Provide a verbatim copy of all the records below, leaving the images out.

Start of THE DATA

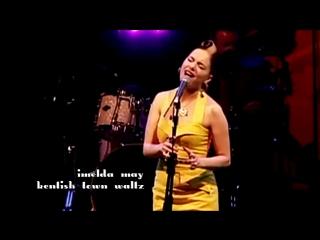 Imelda May «Kentish Town Waltz» (2010)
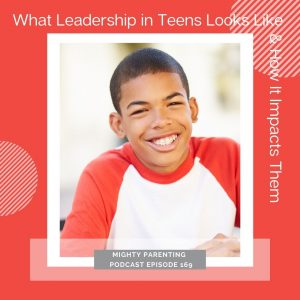 What leadership in teens looks like & how it impacts them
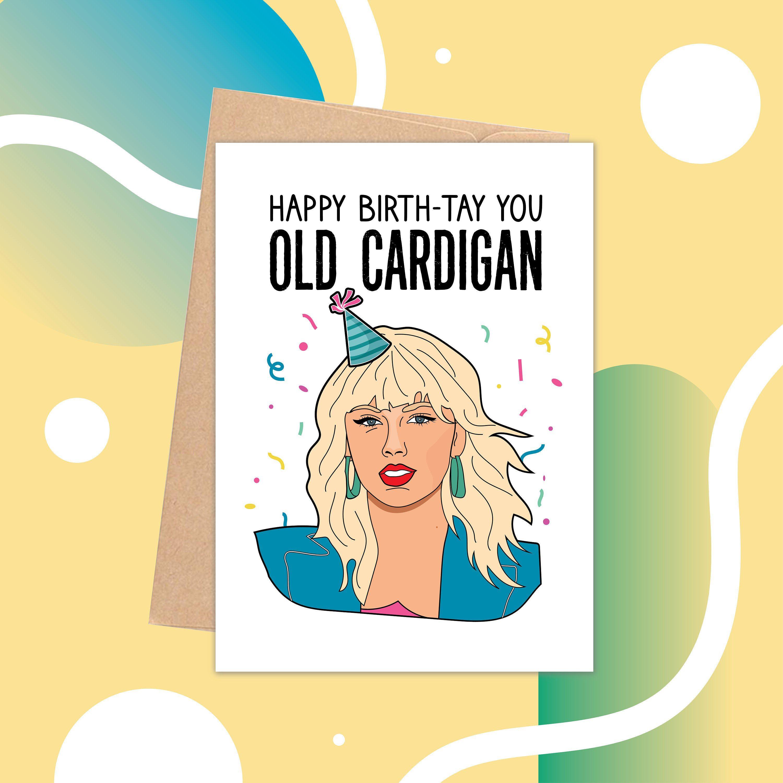 Taylor Swift Birthday Card Old Cardigan Folklore Album Tay Etsy Taylor Swift Birthday Card Taylor Swift Birthday Funny Fathers Day Card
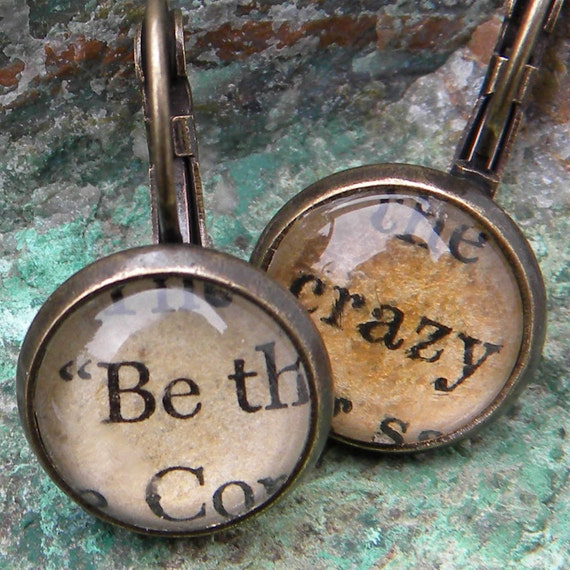Word Earrings  - BE CRAZY -   Don t Hide Your Crazy -  Vintage Words, Glass cabochons, antiqued brass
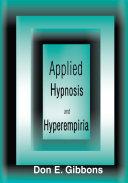Applied Hypnosis and Hyperempiria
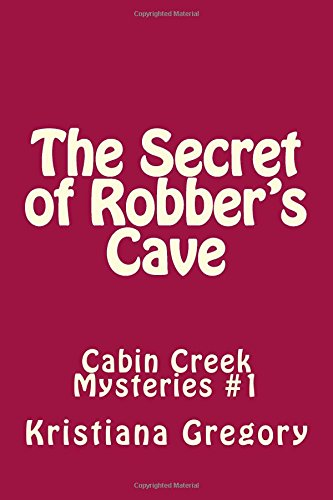 9781503159709: The Secret Of Robberu0027s Cave: 1 (Cabin Creek Mysteries)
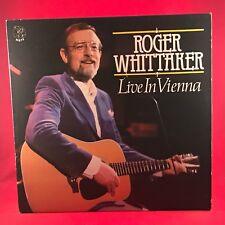 ROGER WHITTAKER Live In Vienna 1979 UK Vinyl LP EXCELLENT CONDITION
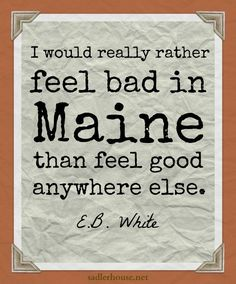 We would rather be in Maine! If you want to travel to Maine and check adventures off your bucket list, why not stay with us at Sadler House? Click through and book directly to avoid fees. #Maine #travel #vacationrental #quote #vacation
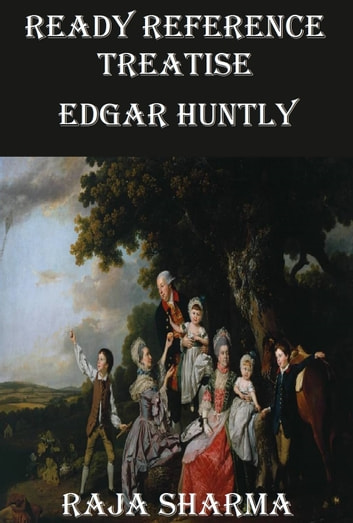Ready Reference Treatise: Edgar Huntly ebook by Raja Sharma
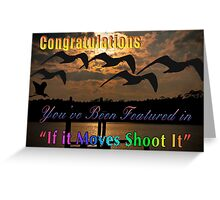 If it Moves Shoot It Challenge Greeting Card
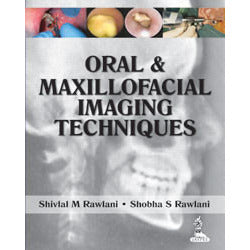 ORAL AND MAXILLOFACIAL IMAGING TECHNIQUES -Rawlani-REVISION - 30/01-jayppe-UNIVERSAL BOOKS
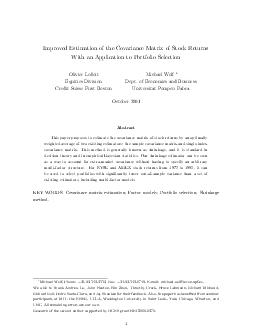 Improved Estimation of the Covariance Matrix of Stock Returns With an Application to Portfolio Selection Olivier Ledoit Equities Division Credit Suisse First Boston Michael Wolf Dept PDF document - DocSlides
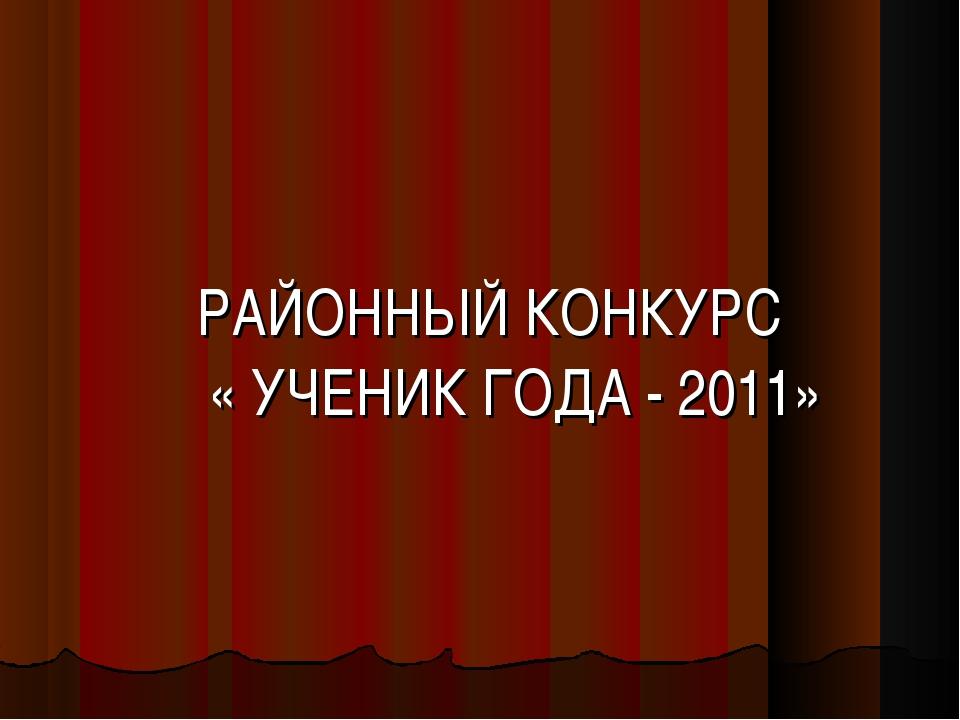 РАЙОННЫЙ КОНКУРС « УЧЕНИК ГОДА - 2011»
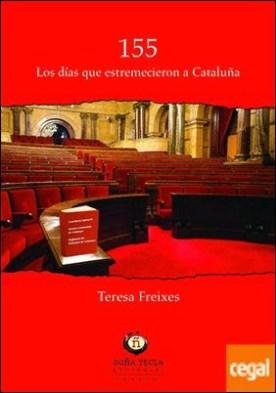 155: los días que estremecieron a Cataluña
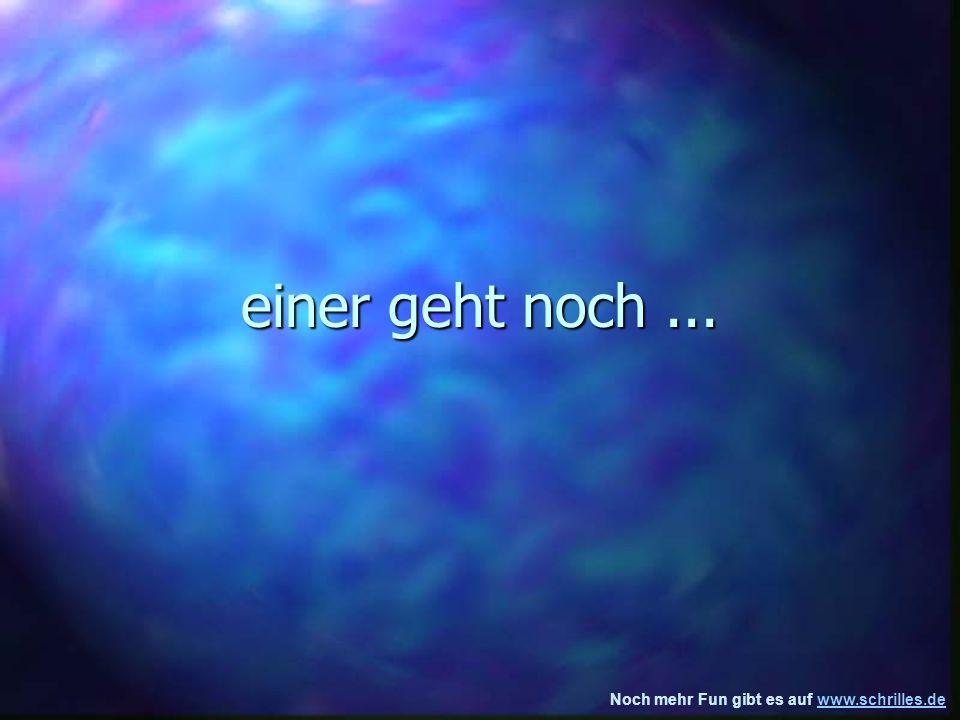 Noch mehr Fun gibt es auf www.schrilles.dewww.schrilles.de einer geht noch...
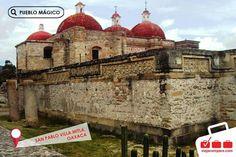 Pueblos magicos. Oaxaca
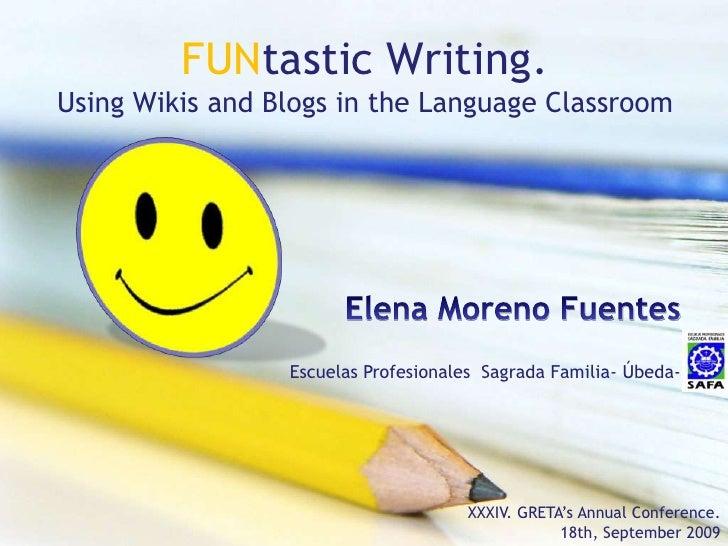 FUNtasticWriting.Using Wikis and Blogs in the Language Classroom<br />Elena Moreno Fuentes<br />Escuelas Profesionales  Sa...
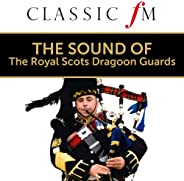 The Sound of The Royal Scots Dragoon Guards (By Classic FM)
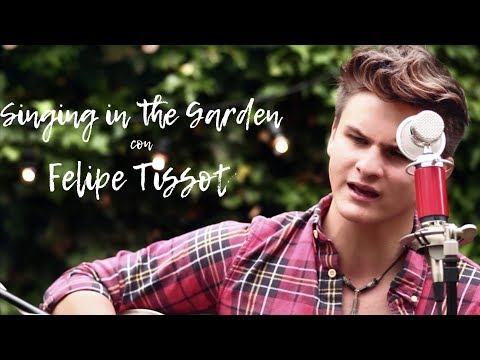 SINGING IN THE GARDEN con FELIPE TISSOT - Lips of an Angel (Cover)
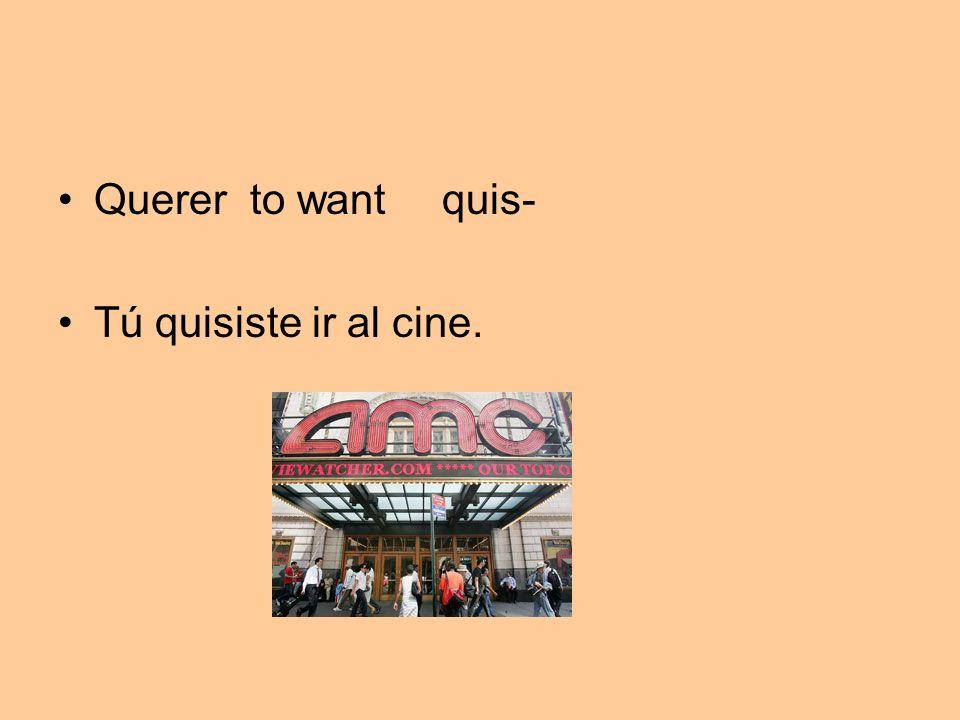 Querer to want quis- Tú quisiste ir al cine.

End of THE DATA

TASK RESPONSE »
 Imelda May «Kentish Town Waltz» (2010)
 What leadership in teens looks like & how it impacts them
 Taylor Swift Birthday Card Old Cardigan Folklore Album Tay Etsy Taylor Swift Birthday Card Taylor Swift Birthday Funny Fathers Day Card
Word Earrings  - BE CRAZY -   Don t Hide Your Crazy -  Vintage Words, Glass cabochons, antiqued brass
Applied Hypnosis and Hyperempiria
 9781503159709: The Secret Of Robberu0027s Cave: 1 (Cabin Creek Mysteries)
 ROGER WHITTAKER Live In Vienna 1979 UK Vinyl LP EXCELLENT CONDITION
 We would rather be in Maine! If you want to travel to Maine and check adventures off your bucket list, why not stay with us at Sadler House? Click through and book directly to avoid fees. #Maine #travel #vacationrental #quote #vacation
Ready Reference Treatise: Edgar Huntly ebook by Raja Sharma
 If it Moves Shoot It Challenge Greeting Card
 ORAL AND MAXILLOFACIAL IMAGING TECHNIQUES -Rawlani-REVISION - 30/01-jayppe-UNIVERSAL BOOKS
 Improved Estimation of the Covariance Matrix of Stock Returns With an Application to Portfolio Selection Olivier Ledoit Equities Division Credit Suisse First Boston Michael Wolf Dept PDF document - DocSlides
 РАЙОННЫЙ КОНКУРС « УЧЕНИК ГОДА - 2011»
 155: los días que estremecieron a Cataluña
 Noch mehr Fun gibt es auf www.schrilles.dewww.schrilles.de einer geht noch...
 Pueblos magicos. Oaxaca
 FUNtasticWriting.Using Wikis and Blogs in the Language Classroom<br />Elena Moreno Fuentes<br />Escuelas Profesionales  Sa...
 The Sound of The Royal Scots Dragoon Guards (By Classic FM)
 SINGING IN THE GARDEN con FELIPE TISSOT - Lips of an Angel (Cover)
 Querer to want quis- Tú quisiste ir al cine.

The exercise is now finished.